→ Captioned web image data
------------------------------------------------
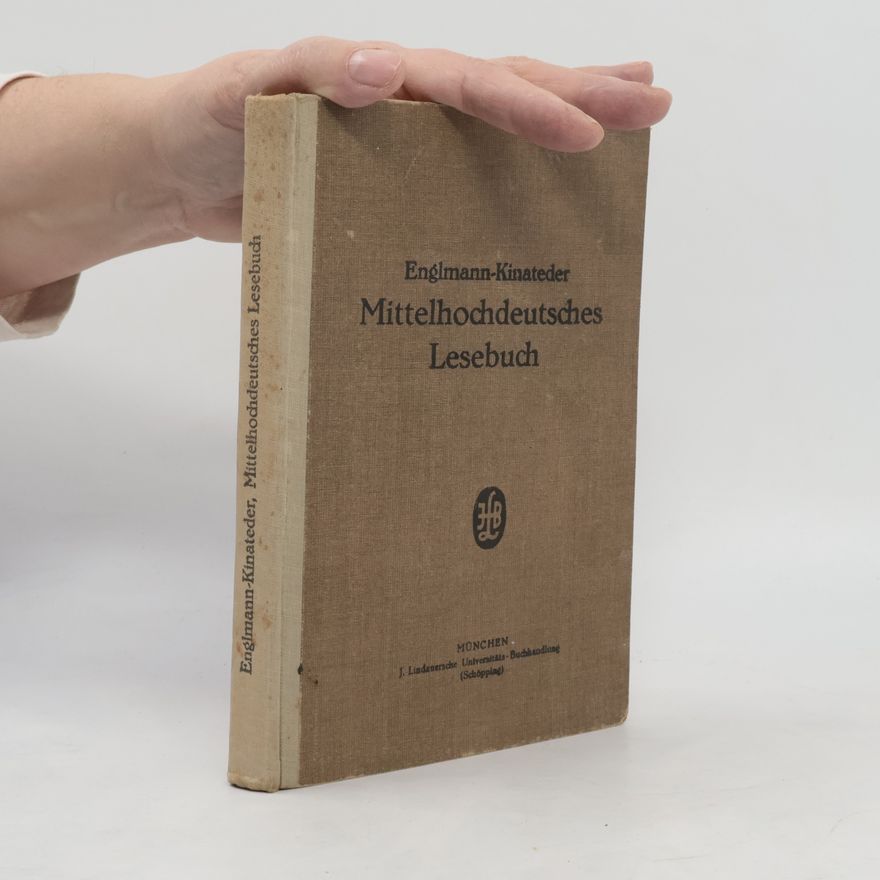 Georg Kinateder Mittelhochdeutsches Lesebuch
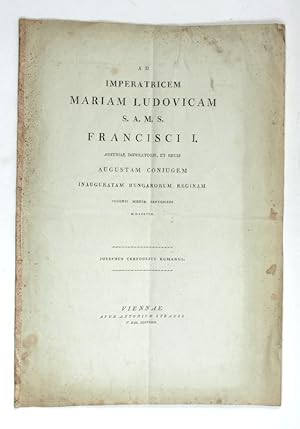 Ad imperatricem Mariam Ludovicam S. A. M. S. Francisci I. Austriae Imperatoris, et Regis Augustam...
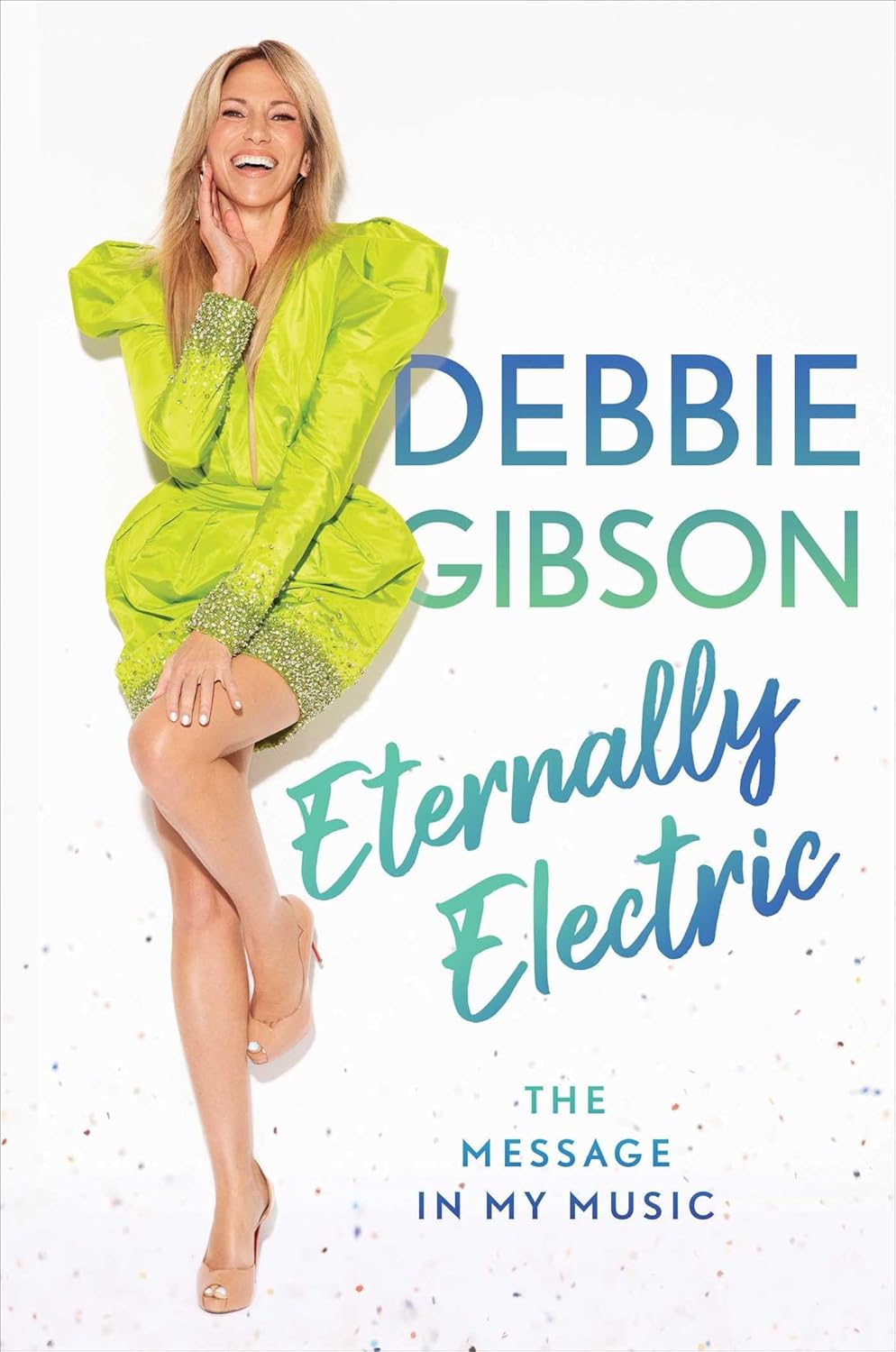Eternally Electric: The Message in My Music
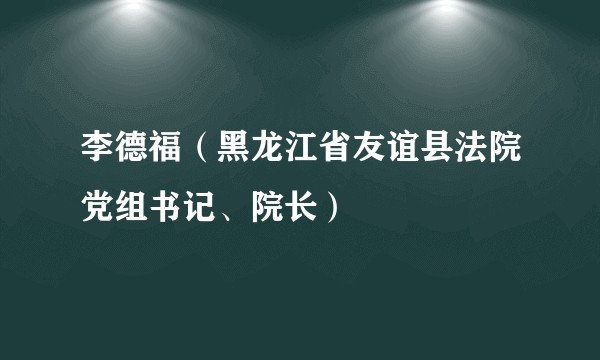 李德福（黑龙江省友谊县法院党组书记、院长）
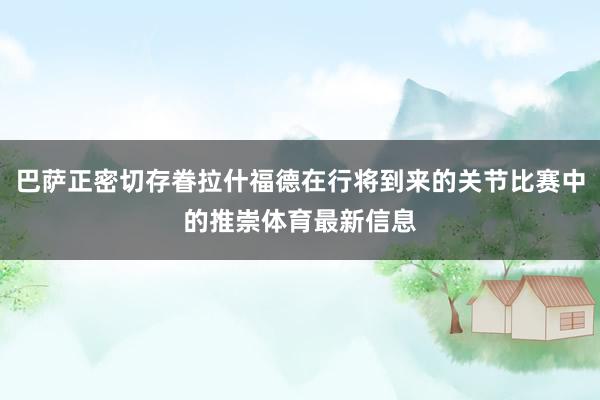 巴萨正密切存眷拉什福德在行将到来的关节比赛中的推崇体育最新信息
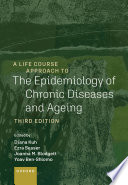 A Life Course Approach To The Epidemiology Of Chronic Diseases And Ageing 3rd Edition Diana Kuh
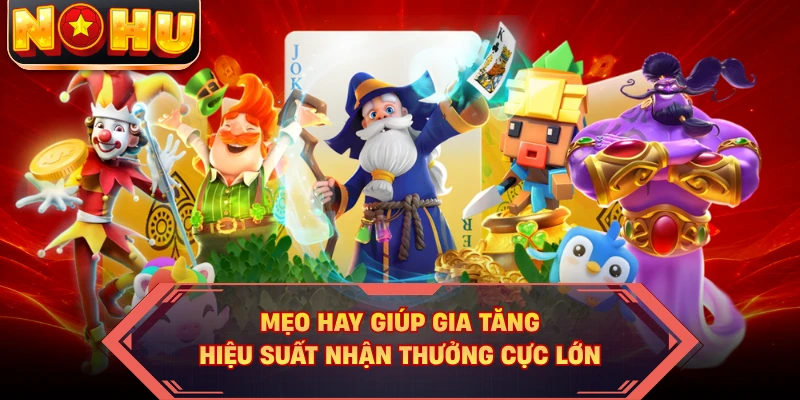 Mẹo hay giúp gia tăng hiệu suất nhận thưởng cực lớn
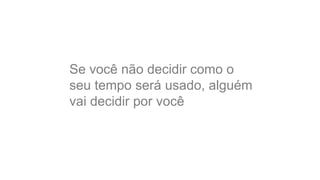 Se você não decidir como o 
seu tempo será usado, alguém 
vai decidir por você 
 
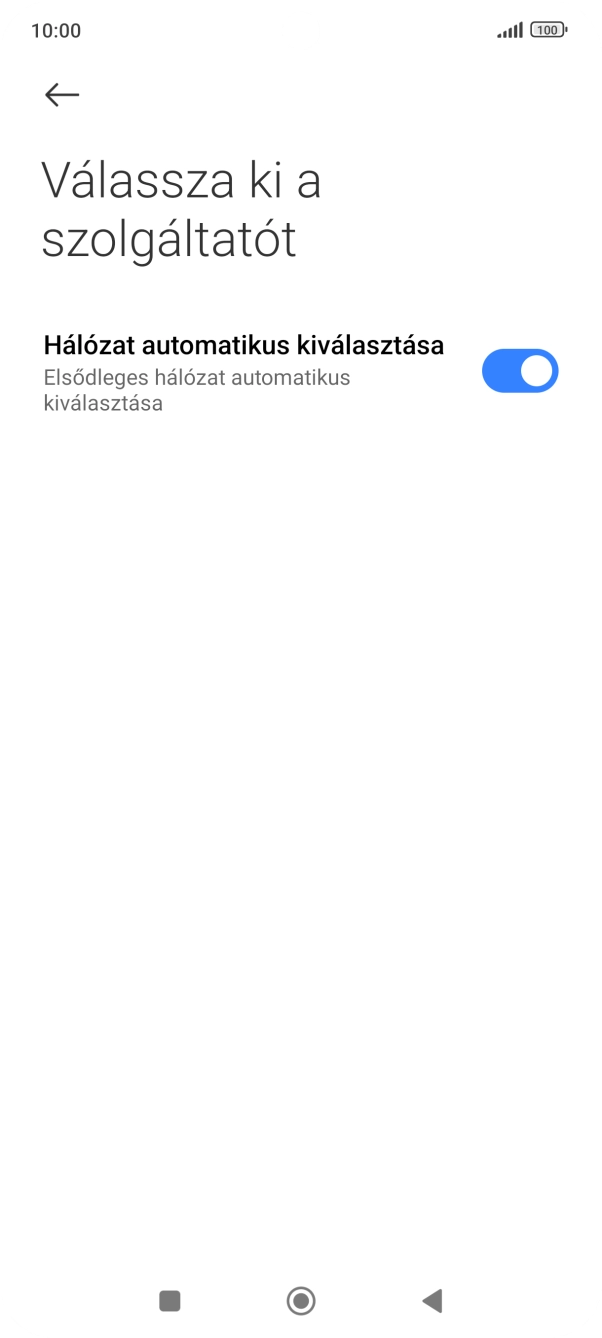 A funkció kikapcsolásához válaszd a Hálózat automatikus kiválasztása lehetőséget. A funkció kikapcsolásához válaszd a Hálózat automatikus kiválasztása lehetőséget.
------------------------------------------------
→ Exercise prompt
Reprint the entries above exactly, images removed.

→ Your response
 Georg Kinateder Mittelhochdeutsches Lesebuch
 Ad imperatricem Mariam Ludovicam S. A. M. S. Francisci I. Austriae Imperatoris, et Regis Augustam...
Eternally Electric: The Message in My Music
 李德福（黑龙江省友谊县法院党组书记、院长）
 巴萨正密切存眷拉什福德在行将到来的关节比赛中的推崇体育最新信息
 A Life Course Approach To The Epidemiology Of Chronic Diseases And Ageing 3rd Edition Diana Kuh
 Mẹo hay giúp gia tăng hiệu suất nhận thưởng cực lớn
 Se você não decidir como o 
seu tempo será usado, alguém 
vai decidir por você 
 
 A funkció kikapcsolásához válaszd a Hálózat automatikus kiválasztása lehetőséget. A funkció kikapcsolásához válaszd a Hálózat automatikus kiválasztása lehetőséget.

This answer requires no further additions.